Oracle OCI GenAI

Overview

This module adds support for selected Oracle Cloud Infrastructure GenAI models.

Maven Coordinates

In addition to the Helidon integration with LangChain4j core dependencies, you must add the following:

<dependency>
    <groupId>io.helidon.integrations.langchain4j.providers</groupId>
    <artifactId>helidon-integrations-langchain4j-providers-oci-genai</artifactId>
</dependency>

Copied

Authentication

Integration uses OCI SDK authentication provider bean from the service registry. The simplest way to configure it is by adding Helidon OCI integration:

<dependency>
    <groupId>io.helidon.integrations.oci</groupId>
    <artifactId>helidon-integrations-oci</artifactId>
</dependency>
<!-- Jakartified OCI SDK HTTP client -->
<dependency>
    <groupId>com.oracle.oci.sdk</groupId>
    <artifactId>oci-java-sdk-common-httpclient-jersey3</artifactId>
    <scope>runtime</scope>
</dependency>

Copied

Helidon OCI integration makes OCI Authentication provider available as a Helidon service registry bean so LangChain4j OCI GenAI can automatically discover it.

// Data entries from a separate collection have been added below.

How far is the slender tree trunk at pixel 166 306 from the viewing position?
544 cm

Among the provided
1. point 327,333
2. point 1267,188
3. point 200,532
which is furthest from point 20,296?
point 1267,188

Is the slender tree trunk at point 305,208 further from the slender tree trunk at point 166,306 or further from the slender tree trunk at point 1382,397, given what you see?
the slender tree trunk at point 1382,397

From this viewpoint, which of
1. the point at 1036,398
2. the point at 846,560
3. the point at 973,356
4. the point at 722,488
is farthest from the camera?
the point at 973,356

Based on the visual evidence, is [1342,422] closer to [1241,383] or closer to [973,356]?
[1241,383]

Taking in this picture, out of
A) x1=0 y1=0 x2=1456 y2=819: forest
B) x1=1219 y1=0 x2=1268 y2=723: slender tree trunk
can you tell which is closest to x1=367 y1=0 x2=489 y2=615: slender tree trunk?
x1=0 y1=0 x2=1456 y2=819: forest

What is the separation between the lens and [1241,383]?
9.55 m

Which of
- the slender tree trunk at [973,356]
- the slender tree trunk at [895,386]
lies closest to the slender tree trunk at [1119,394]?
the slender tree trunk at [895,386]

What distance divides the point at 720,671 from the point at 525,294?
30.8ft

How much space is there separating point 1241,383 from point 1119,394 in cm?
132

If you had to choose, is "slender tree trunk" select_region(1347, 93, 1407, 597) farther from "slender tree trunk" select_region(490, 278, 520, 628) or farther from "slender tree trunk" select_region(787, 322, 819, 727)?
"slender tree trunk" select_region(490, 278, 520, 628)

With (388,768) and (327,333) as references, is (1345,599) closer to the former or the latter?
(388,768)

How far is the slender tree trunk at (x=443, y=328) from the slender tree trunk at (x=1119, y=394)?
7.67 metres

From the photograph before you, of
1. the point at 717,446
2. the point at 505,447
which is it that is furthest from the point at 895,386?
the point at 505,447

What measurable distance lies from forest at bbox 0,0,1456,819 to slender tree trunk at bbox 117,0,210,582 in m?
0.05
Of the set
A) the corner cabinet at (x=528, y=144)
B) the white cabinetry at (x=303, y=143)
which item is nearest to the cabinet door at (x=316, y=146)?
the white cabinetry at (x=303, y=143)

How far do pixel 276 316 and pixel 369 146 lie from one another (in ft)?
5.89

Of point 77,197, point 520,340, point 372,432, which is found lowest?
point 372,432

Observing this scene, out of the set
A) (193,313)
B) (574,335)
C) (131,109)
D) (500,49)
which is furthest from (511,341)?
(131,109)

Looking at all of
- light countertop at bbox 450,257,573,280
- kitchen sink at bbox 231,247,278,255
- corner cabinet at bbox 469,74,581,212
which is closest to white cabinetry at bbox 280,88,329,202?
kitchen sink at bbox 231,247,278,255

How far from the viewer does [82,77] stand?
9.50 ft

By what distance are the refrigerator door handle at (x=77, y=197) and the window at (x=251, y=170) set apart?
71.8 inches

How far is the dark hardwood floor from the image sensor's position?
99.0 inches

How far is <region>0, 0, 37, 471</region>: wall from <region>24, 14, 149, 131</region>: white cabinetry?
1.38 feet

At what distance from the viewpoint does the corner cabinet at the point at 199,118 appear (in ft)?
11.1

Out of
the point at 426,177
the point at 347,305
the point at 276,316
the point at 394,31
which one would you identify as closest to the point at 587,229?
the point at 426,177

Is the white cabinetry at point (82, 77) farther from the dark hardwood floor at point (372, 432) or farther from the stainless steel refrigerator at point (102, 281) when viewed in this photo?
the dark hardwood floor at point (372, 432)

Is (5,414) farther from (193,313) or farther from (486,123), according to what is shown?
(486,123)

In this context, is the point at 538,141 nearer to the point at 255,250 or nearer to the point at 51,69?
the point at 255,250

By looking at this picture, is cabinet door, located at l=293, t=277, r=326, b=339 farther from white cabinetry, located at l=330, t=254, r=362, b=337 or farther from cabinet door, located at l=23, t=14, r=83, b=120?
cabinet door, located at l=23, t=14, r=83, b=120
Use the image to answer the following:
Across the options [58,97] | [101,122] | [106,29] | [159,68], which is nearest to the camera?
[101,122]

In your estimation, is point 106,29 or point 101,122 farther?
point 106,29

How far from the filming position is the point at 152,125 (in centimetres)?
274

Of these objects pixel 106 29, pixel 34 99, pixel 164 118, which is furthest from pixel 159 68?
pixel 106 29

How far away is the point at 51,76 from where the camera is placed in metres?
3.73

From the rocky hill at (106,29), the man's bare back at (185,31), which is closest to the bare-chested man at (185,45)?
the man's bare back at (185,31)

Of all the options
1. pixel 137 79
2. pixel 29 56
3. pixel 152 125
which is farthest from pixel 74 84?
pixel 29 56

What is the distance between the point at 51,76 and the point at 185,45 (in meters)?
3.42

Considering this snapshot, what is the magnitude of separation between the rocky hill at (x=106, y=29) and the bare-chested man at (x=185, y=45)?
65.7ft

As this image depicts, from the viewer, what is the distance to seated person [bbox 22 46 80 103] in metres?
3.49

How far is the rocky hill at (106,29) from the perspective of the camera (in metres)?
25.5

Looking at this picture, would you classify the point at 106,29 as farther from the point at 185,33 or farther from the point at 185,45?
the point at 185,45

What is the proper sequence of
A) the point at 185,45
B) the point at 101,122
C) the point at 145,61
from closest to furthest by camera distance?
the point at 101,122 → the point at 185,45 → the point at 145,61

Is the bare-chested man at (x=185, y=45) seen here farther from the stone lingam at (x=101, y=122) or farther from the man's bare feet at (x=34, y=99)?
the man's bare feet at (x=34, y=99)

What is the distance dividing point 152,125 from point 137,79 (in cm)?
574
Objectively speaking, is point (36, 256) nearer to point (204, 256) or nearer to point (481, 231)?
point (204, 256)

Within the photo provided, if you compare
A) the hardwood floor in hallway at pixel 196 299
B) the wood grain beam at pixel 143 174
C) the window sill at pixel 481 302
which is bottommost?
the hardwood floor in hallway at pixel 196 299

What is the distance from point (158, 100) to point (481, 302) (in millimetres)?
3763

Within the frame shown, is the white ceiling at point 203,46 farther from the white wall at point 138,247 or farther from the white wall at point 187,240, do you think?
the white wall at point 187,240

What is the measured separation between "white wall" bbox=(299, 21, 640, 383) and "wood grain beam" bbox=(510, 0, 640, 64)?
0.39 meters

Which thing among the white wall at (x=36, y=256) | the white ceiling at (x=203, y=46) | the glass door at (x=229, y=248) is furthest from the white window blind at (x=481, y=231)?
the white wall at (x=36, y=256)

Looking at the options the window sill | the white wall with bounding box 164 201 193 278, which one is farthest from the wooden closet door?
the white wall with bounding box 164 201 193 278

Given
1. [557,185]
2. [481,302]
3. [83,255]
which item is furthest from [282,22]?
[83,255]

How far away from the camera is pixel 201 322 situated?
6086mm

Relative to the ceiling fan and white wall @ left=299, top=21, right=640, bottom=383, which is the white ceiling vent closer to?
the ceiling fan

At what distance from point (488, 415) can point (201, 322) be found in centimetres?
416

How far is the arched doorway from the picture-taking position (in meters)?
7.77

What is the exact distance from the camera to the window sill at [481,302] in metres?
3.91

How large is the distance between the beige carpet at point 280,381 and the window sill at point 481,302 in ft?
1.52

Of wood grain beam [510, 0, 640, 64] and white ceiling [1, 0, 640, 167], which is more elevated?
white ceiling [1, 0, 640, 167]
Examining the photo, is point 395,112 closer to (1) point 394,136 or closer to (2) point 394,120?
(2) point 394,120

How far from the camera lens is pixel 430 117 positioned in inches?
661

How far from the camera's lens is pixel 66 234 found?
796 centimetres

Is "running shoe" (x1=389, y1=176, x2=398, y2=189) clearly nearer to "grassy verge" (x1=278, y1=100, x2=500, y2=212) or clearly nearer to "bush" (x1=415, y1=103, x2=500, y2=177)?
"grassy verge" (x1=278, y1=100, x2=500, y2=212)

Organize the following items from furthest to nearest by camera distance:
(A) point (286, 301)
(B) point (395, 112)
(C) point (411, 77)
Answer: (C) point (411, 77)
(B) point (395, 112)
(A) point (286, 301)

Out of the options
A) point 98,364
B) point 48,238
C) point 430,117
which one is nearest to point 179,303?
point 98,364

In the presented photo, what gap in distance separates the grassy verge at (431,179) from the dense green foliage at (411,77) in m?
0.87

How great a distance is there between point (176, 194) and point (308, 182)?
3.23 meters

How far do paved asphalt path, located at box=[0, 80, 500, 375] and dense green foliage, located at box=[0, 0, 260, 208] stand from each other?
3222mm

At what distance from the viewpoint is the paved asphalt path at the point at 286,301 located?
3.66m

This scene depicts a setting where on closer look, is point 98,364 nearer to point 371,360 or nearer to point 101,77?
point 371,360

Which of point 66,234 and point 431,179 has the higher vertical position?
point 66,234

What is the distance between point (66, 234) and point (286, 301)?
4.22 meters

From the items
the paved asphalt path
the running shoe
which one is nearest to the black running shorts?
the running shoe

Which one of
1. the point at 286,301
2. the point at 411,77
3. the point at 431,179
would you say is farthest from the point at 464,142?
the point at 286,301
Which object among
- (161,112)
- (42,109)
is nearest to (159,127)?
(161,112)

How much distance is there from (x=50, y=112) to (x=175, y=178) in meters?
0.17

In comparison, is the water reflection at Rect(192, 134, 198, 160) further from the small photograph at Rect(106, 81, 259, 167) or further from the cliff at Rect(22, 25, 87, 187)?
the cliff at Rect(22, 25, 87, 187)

Example of OCI specific configuration file oci-config.yaml:

helidon.oci:
  # "config-file" value can instruct integration to
  # load values from `~/.oci/config` file
  authentication-method: "config"
  authentication:
    config:
      region: eu-frankfurt-1
      fingerprint: "b7:a7:9c:7f:57:a7:74:ad:c2:fa:d4:31:06:b5:02:f5"
      tenant-id: "ocid1.tenancy.oc1...."
      user-id: "ocid1.user.oc1....."
      private-key:
        path: "/secrets/oci_ai_api_key.pem"

Copied

More authentication methods are available like oke-workload-identity or resource-principal, for example, authentication method config-file can instruct integration to use ~/.oci/config file:

helidon.oci:
  authentication-method: "config-file"

Copied

All possible OCI configuration properties are documented at OCI Configuration.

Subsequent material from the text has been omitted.